» Task goal
Print exactly the lines from the one containing "Sort the items" through the last line of the listing, both included.
┌─ Input data
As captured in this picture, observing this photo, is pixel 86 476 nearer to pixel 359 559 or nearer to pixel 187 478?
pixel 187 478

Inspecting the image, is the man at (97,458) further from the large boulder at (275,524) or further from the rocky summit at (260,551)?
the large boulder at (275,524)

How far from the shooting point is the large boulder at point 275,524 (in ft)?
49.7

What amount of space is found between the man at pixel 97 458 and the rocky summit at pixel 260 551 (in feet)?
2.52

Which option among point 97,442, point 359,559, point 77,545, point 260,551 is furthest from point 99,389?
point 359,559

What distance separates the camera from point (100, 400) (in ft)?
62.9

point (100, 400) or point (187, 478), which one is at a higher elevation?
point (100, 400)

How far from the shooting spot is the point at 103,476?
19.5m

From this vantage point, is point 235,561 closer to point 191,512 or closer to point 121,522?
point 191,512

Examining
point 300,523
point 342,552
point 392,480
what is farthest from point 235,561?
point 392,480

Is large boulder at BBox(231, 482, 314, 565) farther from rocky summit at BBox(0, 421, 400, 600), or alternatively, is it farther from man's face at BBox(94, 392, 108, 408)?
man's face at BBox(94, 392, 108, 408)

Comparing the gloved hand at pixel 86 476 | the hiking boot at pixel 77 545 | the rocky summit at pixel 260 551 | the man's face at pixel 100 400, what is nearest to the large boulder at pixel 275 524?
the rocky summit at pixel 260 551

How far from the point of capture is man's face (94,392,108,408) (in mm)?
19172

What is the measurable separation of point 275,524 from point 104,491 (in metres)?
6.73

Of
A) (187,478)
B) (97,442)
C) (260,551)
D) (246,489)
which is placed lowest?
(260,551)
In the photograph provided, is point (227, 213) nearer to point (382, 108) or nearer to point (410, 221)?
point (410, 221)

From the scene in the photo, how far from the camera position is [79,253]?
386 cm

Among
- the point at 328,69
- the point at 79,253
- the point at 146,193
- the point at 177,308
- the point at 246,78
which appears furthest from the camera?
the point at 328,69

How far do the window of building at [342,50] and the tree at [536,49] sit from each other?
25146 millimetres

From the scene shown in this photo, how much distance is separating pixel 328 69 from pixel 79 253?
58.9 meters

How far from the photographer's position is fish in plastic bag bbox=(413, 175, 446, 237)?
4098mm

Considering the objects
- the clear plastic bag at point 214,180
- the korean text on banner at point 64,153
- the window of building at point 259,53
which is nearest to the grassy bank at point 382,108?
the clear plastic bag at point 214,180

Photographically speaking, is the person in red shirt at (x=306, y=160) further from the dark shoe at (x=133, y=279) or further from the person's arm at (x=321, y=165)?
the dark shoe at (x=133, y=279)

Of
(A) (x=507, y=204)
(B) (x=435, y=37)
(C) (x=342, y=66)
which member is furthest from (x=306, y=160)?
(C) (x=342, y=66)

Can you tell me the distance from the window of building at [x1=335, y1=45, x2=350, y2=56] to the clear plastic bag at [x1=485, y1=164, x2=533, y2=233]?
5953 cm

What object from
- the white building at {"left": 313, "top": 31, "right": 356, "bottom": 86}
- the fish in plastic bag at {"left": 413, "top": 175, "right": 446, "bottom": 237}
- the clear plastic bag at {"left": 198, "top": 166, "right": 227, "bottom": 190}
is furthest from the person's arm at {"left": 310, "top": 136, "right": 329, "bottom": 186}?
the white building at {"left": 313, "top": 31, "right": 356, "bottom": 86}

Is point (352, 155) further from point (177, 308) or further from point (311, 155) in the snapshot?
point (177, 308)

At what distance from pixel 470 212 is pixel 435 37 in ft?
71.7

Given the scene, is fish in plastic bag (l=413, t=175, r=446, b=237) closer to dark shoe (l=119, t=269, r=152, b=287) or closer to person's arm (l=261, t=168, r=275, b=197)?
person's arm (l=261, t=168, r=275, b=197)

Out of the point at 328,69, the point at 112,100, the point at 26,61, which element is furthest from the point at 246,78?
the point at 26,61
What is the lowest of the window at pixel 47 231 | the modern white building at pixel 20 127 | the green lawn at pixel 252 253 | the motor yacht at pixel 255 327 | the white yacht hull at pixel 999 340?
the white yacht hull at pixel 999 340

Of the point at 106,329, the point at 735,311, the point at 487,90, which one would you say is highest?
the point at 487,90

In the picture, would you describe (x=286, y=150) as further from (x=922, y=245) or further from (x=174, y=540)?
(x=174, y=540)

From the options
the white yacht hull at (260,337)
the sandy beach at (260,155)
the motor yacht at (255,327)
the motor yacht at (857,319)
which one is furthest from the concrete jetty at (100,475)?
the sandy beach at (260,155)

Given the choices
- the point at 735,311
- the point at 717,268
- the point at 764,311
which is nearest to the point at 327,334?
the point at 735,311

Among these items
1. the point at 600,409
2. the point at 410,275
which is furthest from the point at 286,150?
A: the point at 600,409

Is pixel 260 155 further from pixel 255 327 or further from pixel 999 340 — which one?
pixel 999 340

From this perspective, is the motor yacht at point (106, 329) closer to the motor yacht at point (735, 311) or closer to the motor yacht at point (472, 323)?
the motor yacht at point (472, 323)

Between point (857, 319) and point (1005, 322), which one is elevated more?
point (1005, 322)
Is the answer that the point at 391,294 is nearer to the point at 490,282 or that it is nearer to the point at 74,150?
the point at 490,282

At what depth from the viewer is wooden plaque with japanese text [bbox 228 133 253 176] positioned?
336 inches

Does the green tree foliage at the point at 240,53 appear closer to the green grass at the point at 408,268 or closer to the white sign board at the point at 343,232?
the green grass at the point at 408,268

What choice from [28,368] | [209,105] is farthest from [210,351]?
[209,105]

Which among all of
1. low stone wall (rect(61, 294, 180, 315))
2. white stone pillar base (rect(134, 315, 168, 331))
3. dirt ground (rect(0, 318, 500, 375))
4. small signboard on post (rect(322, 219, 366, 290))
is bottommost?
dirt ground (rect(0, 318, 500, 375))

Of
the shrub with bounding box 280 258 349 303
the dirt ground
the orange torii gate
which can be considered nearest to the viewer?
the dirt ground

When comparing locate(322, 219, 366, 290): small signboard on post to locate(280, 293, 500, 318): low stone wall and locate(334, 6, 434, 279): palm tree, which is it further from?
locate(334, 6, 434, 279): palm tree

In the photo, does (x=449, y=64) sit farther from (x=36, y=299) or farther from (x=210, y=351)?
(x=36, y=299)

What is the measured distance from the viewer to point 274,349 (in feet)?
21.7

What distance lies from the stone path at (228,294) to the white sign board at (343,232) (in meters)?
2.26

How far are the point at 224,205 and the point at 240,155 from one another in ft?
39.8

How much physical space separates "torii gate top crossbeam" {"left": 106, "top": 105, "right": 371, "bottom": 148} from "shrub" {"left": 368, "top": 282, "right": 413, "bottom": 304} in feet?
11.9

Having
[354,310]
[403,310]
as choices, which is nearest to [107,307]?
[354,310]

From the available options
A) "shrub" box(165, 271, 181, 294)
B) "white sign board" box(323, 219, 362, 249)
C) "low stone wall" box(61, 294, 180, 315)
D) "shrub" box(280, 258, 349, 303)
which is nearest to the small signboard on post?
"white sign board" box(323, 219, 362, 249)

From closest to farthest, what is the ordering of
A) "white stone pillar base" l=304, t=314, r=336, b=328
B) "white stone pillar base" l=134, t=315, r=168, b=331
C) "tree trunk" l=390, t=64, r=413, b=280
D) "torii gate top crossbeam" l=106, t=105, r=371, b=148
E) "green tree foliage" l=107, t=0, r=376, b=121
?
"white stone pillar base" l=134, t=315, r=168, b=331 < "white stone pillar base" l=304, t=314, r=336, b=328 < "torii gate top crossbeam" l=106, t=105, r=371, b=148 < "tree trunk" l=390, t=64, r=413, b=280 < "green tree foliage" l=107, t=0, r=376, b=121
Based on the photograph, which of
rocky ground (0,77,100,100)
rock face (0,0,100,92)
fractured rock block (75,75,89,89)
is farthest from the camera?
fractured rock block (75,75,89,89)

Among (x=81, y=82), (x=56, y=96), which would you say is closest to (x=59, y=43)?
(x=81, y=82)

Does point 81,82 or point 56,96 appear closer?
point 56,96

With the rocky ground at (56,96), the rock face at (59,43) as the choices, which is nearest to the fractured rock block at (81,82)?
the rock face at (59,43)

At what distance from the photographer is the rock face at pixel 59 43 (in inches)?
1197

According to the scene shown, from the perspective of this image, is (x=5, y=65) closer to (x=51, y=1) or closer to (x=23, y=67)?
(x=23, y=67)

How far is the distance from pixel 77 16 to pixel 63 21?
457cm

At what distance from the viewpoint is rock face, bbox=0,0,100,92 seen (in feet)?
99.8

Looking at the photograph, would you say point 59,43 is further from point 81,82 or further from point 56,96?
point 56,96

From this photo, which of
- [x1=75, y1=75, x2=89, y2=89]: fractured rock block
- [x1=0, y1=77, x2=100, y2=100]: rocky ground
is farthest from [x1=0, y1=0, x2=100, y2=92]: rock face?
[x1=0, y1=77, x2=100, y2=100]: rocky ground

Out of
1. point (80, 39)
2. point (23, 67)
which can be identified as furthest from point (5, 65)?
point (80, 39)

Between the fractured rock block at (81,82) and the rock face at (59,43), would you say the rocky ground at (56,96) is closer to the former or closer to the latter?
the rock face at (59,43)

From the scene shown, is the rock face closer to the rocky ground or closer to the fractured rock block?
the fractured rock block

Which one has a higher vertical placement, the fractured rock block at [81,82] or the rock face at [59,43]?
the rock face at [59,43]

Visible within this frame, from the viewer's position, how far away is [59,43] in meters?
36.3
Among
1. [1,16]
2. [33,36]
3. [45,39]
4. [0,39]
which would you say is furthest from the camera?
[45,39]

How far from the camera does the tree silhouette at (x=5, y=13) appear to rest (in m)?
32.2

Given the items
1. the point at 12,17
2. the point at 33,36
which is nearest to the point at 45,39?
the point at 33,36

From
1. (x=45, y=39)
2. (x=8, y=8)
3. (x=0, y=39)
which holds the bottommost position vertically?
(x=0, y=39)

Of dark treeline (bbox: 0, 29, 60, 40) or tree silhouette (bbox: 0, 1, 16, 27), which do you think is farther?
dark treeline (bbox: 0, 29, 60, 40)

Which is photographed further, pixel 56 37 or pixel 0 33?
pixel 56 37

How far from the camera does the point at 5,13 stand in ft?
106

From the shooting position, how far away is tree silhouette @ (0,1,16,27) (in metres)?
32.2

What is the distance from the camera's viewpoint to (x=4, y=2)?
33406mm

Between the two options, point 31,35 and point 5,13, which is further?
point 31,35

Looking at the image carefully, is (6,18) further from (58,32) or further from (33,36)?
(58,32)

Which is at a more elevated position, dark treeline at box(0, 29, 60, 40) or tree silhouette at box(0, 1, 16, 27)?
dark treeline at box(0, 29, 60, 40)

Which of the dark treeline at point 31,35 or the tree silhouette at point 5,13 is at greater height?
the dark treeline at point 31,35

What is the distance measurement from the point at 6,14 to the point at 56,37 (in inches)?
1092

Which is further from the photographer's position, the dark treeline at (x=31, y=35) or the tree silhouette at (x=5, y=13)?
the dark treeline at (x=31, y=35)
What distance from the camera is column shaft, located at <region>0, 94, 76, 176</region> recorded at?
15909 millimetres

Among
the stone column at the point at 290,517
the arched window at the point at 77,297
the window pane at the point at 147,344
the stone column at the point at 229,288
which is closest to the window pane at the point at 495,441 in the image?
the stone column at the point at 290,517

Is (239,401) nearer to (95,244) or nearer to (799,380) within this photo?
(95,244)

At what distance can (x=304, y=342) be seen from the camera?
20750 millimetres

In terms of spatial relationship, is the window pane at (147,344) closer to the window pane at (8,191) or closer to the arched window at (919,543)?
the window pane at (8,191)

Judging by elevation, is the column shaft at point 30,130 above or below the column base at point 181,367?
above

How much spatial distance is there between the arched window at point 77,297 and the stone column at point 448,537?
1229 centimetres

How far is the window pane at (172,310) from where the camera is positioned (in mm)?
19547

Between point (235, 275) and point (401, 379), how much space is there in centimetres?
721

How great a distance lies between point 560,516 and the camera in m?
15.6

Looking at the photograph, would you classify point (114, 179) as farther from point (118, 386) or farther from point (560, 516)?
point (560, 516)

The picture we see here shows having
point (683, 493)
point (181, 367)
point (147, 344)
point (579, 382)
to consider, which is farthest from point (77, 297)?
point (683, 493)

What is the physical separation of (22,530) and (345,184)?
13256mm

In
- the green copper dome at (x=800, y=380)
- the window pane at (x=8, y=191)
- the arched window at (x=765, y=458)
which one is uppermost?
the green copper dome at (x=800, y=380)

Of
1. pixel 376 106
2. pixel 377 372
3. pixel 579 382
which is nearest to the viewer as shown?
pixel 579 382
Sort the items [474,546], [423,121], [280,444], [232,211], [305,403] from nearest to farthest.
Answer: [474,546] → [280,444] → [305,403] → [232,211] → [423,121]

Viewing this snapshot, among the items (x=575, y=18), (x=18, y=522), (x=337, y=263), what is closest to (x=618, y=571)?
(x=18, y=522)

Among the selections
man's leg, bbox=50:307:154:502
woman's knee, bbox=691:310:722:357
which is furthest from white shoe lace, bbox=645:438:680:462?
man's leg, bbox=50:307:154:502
└─
» Final answer
Sort the items [474,546], [423,121], [280,444], [232,211], [305,403] from nearest to farthest.
Answer: [474,546] → [280,444] → [305,403] → [232,211] → [423,121]

Viewing this snapshot, among the items (x=575, y=18), (x=18, y=522), (x=337, y=263), what is closest to (x=618, y=571)?
(x=18, y=522)

Among the selections
man's leg, bbox=50:307:154:502
woman's knee, bbox=691:310:722:357
which is furthest from white shoe lace, bbox=645:438:680:462?
man's leg, bbox=50:307:154:502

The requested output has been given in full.